» Given passage
Monthly Archives: May 2012

Open Source, Forking, and Tech Bankruptcy

Open source software is a part of most of the things I do day-to-day. I use a ton of things made by others: Hadoop, Cascading, Apache, Jetty, Ivy, Ant – the list could literally go on for pages. But I also use and develop some things that I’ve built that have been released into the public. I contribute to Thrift frequently, and have released Hank, Jack, and other projects as part of my work at Rapleaf.

Working with so much open source software has given me lots of opportunity to develop perspective about how companies should engage with open source projects. In this day and age, nobody is going to counsel against using open source, since it’s an enormous productivity booster and it’s everywhere. However, there are some different schools of thought about how you should use and contribute to open source.

One way of using open source is to just use what’s released, never make any modifications, and never make any contributions. For some projects, this is perfectly fine. For instance, I find it hard to imagine making a contribution to Apache Commons. Everyone will take this approach on some projects, particularly the ones that are mature and useful but not mission critical: they’ll never produce enough pain to merit fixes nor produce enough value to merit enhancements.

However, the above model only works well on projects that are very stable. Other projects you’ll want to use while they are still immature, unstable, and actively developed. To reap the benefits, you might have to roll up your sleeves and fix bugs or add features, as well as dealing with the “features” introduced by other developers. This is where things get tricky.

There are two basic ways to deal with this scenario, which I think of as the “external” and “internal” approaches. The external approach involves your team becoming a part of the community of the project, contributing actively (or at least actively reporting bugs and requesting features), and doing your best to hang onto the bleeding edge or commit to using only public releases. The “internal” approach involves you picking an existing revision of the project, forking it into some internal repository, and then carefully selecting which upstream patches to accept into your private fork while mixing in your own custom patches.

Both of these options are imperfect, since either way you’re going to do a lot of work. A lot of companies see this as a simple pain now/pain later tradeoff and then choose accordingly. But I don’t think this is actually the case. What’s not easy to appreciate is that the pain later is usually much, much worse than the pain now.

» Task requirements
In the open source forking post, which project does the writer contribute to frequently?

» Provided information
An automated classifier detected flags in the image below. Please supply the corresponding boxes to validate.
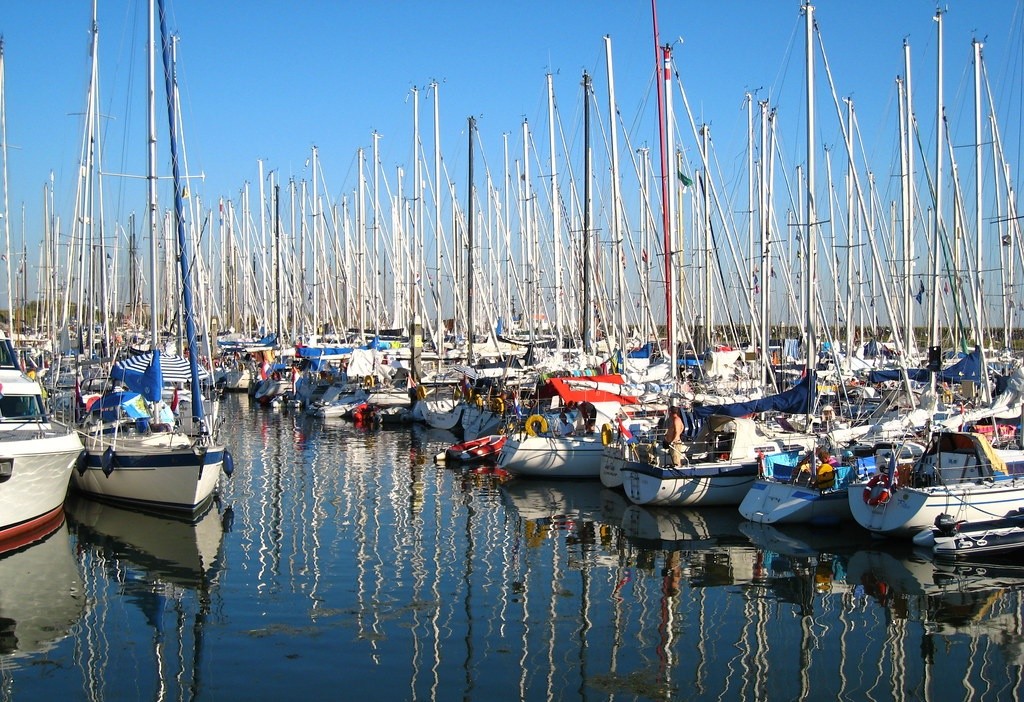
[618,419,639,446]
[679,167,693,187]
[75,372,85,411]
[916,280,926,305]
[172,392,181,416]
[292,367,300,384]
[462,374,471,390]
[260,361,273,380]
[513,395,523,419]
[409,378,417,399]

...

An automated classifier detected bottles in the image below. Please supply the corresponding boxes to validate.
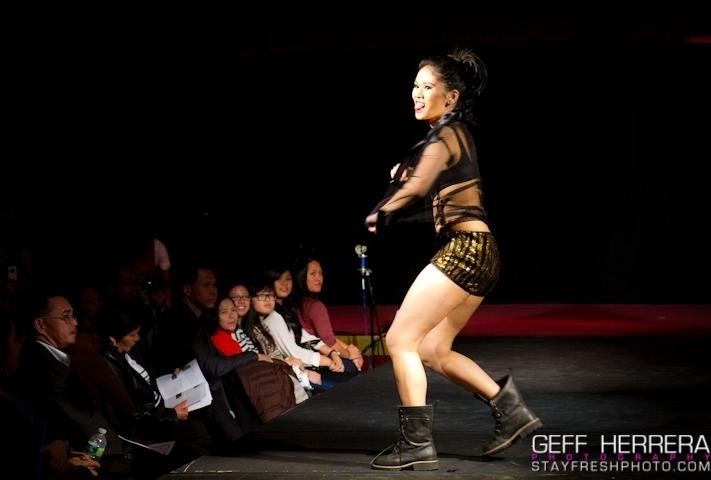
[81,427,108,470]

---

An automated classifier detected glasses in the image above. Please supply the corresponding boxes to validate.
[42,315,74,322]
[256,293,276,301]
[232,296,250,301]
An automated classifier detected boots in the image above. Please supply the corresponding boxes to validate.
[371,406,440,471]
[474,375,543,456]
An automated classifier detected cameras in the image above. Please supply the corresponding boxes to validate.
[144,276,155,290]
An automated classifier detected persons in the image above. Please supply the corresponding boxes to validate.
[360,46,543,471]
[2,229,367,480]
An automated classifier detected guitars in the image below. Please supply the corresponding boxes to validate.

» The reply
Thrift